Though he does not come from that world, Fincher could clearly see elements of himself in the characters’ dissident attitudes and youthful ambition.  ”I could relate to these sort of creative cliques and the way they are couched in intimate moments between friends and soon-to-be ex-friends. I could relate to being 20 or 21 and trying to sell yourself and your vision to the people you need to get money from in order to make your thing as grand as you know it can be, and that whole condescending thing of having to ask adults for permission because you’re too young to do it for yourself and all that frustration,” he explains.  ”In some ways, what Mark does is no different than directing a movie:  you grow something, and your job is to grow it well and to make sure it gets enhanced and to take care of it. That’s the subject of the movie. And if you have to hurt people’s feelings in order to protect that thing, then that’s what you have to do. It’s a responsibility.  I also related to how Zuckerberg never pandered to anyone’s idea of who he should be – and I related to the irreverence of these characters and their disdain for authority, because without that, we wouldn’t be telling this story at all.”

He goes on: “I’ve been Mark Zuckerberg – there are times in my life where I’ve acted that way. There are times in my life where I’ve been Eduardo Saverin – where I’ve gone and made a scene and regretted it and where I’ve been emotional and felt silly and stupid. And there are times when I’ve felt self-righteous and I’ve acted out in that way.”

Fincher knew that creating these moments on screen would require assembling a tightly matched ensemble cast capable of collaborating and clashing in engaging and revealing ways. “The hope in putting together this cast was that you have people who can show both sides of the characters and who can make the relationships completely real,” he says.  ”Everyone had to be equally part of the collision of billiard balls for this to happen.  They had to be very distinct from each other but also work well together. I wanted to find something human about everybody, and I never saw Mark or Sean or the Winklevosses as the villain.  I don’t see Eduardo’s lack of imagination as villainy.  I look at them all and think, they’re kids, they’re going to make mistakes, they’re going to fall into the right things for the right reasons, they’re going to fall out of the right things for the wrong reasons.  So the thing was to find a bunch of people who were willing to experiment, and not know what they were going to do. I wanted to be able to take them right to the edge and push them over so they would find this other thing that’s not the preconceived notion of who they are.”

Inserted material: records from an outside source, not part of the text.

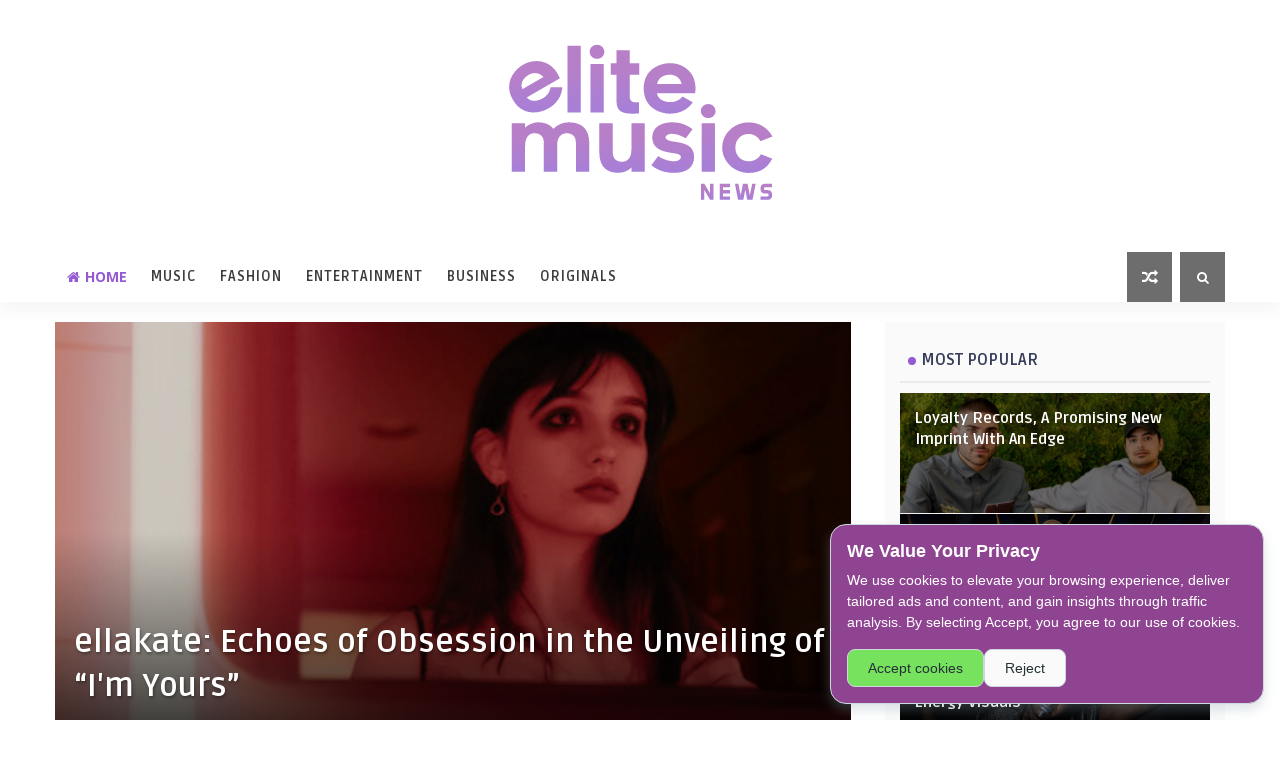

--- FILE ---
content_type: text/plain
request_url: https://www.google-analytics.com/j/collect?v=1&_v=j102&a=1736821942&t=pageview&_s=1&dl=https%3A%2F%2Fwww.elitemusicnews.com%2F2023%2F06%2Fellakate-echoes-of-obsession-in-unveilinf-of-im-yours.html&ul=en-us%40posix&dt=Elite%20Music%20News%3A%20ellakate%3A%20Echoes%20of%20Obsession%20in%20the%20Unveiling%20of%20%E2%80%9CI%27m%20Yours%E2%80%9D&sr=1280x720&vp=1280x720&_u=IEBAAEABAAAAACAAI~&jid=1460426932&gjid=137072753&cid=1591038283.1769655456&tid=UA-116331966-4&_gid=1657934538.1769655456&_r=1&_slc=1&z=2081067651
body_size: -452
content:
2,cG-B24839FS4W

His audition process was intensive. “First we put the word out and asked people to send us auditions on their phones or on tape,” he says. “Then we began bringing people in to talk about their backgrounds.  Every person we cast had to come in and read several times.  We were looking to form an ensemble, and every facet had to work in support of the others.”

Before production began, Fincher started rehearsing with the cast in small groups for several weeks, allowing them to get into the rhythms of the character’s unique speech patterns and to inhabit their relationships with a relaxed naturalism. Fincher would also ask for unusual flexibility from the actors, shoot as many as 200 different takes of a single scene, in order to shake things up and to later have a multiplicity of options in the editing room.  He worked through Sorkin’s razor-sharp dialogue until it was completely organic to the actors.

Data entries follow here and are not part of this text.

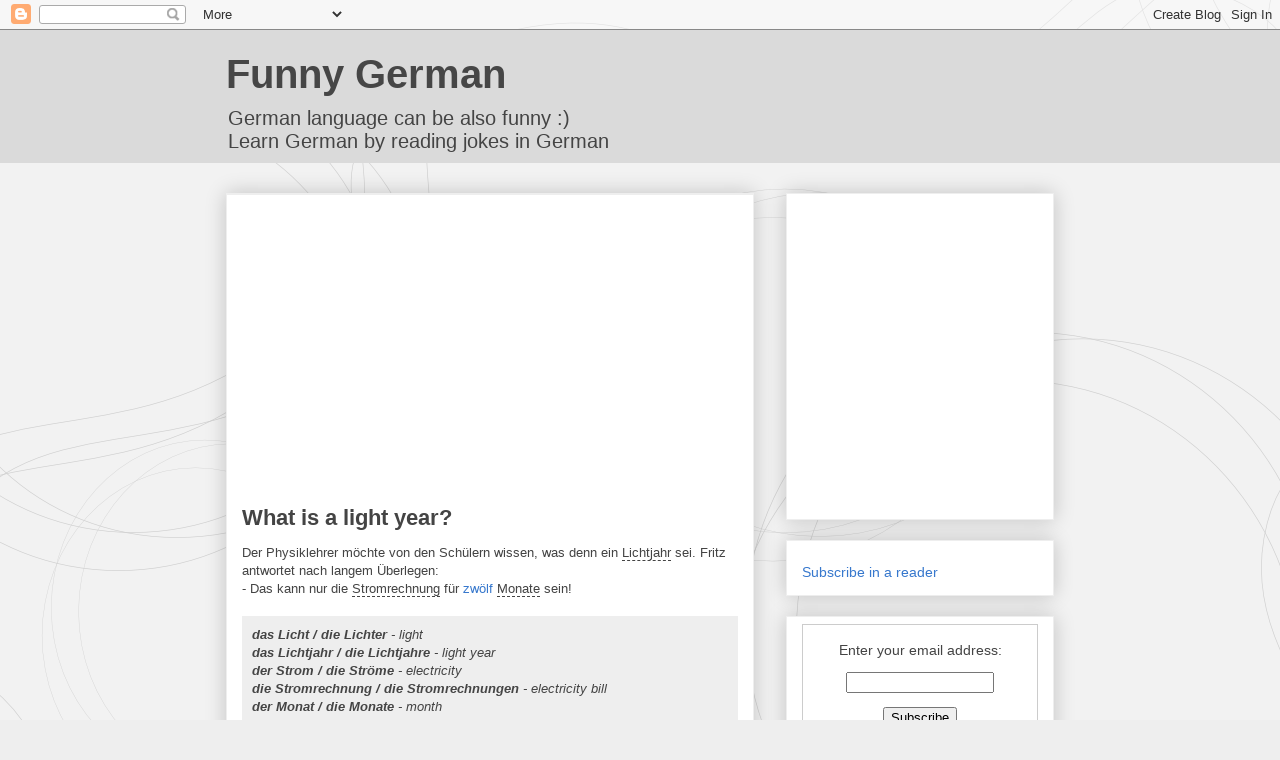

--- FILE ---
content_type: text/html; charset=utf-8
request_url: https://www.google.com/recaptcha/api2/aframe
body_size: 268
content:
<!DOCTYPE HTML><html><head><meta http-equiv="content-type" content="text/html; charset=UTF-8"></head><body><script nonce="Ve-DAn8CkQrvjQ0wKmJG4g">/** Anti-fraud and anti-abuse applications only. See google.com/recaptcha */ try{var clients={'sodar':'https://pagead2.googlesyndication.com/pagead/sodar?'};window.addEventListener("message",function(a){try{if(a.source===window.parent){var b=JSON.parse(a.data);var c=clients[b['id']];if(c){var d=document.createElement('img');d.src=c+b['params']+'&rc='+(localStorage.getItem("rc::a")?sessionStorage.getItem("rc::b"):"");window.document.body.appendChild(d);sessionStorage.setItem("rc::e",parseInt(sessionStorage.getItem("rc::e")||0)+1);localStorage.setItem("rc::h",'1768500736313');}}}catch(b){}});window.parent.postMessage("_grecaptcha_ready", "*");}catch(b){}</script></body></html>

Says Sorkin of Fincher’s directorial style:  ”That kind of repetition takes the edge off the instinct towards operatic acting.  It made the dialogue feel more casual and effortless.  By using a lot of takes, David harvested great results.  He completely embraced that the script was wall-to-wall language -- and he added a haunting visual style to it that really puts it head and shoulders above what it could have been had a less talented director been doing it.  David also really understood how to get the best out of each actor.  I loved the number of takes that he got – sometimes 70, 80, 90 takes -- simply in an effort to knock the acting out of them and to get them to casualize this language.  For example, for the scene between Mark and Eduardo in the Palo Alto house, when Eduardo has come out in the middle of the night to San Francisco and they’re shouting at each other, we started around 7pm, but David wasn’t really happy with it until well after midnight when Jesse and Andrew were exhausted, and suddenly the scene really came alive.”

Fincher adds: “I wanted to get the actors to that point where they are talking with the speed and casualness of real life, where things overlap and people talk over one another. I also think the kind of hyper, righteous indignation of the characters in a lot of scenes necessitates a pace and rhythm. The first scene in the movie is a girl saying to Mark, ‘I’m really having a hard time keeping up with what you’re talking about.’ So he better be going pretty quick; otherwise, we’re not going to have any respect for her, and we do have a lot of respect for her – because she’s the one who comes back in and sets our stuff straight.”  

To keep constant tension in the scenes, Fincher also would often wreak intentional havoc by taking each actor aside privately before shooting and telling him “you are the one who is right here.” Fincher elucidates: “For example, in directing the scenes at the deposition, I would literally say to one side of the table, ‘This little weasel ripped you off and he’s sitting in the chair that you should be sitting in, and without you, he’s nothing.’ And then I would walk to the other side of the table and go, ‘Do you really think that there’d be 15 billion dollars worth of Facebook if you had made the Harvard Connection? Look at those douche bags.  There’s nothing, there are no spoils to divide if not for the hard work and brilliance of Mark Zuckerberg. So look at them standing over there in their Brooks Brothers suits all smug trying to get a place at your table.’”  

While the actors were keenly aware they were portraying real-life people who are their contemporaries, Fincher did not want the performances to attempt mimicry. “I always felt that would be too constricting,” he says.  ”Each performance needed to be an impression without being an impersonation.   It would have been easy to go onto Youtube and watch clips of Mark Zuckerberg talking, but that didn’t reconcile with the best way to dramatize what happened between these people and to capture the spirit of their inventiveness and relationships.  If you want a movie to have character, you can’t force it.  You have to allow for the rough edges.”

Those raw, sometimes jagged edges become a part of the film’s intricate humanity.  ”Multiple perspectives were essential to telling this story,” Fincher concludes.  ”There was no other way to do it. There’s this idea that Aaron and I talked a lot about that ‘no person is only one thing.’ And the whole structure of the film became a way of saying that.”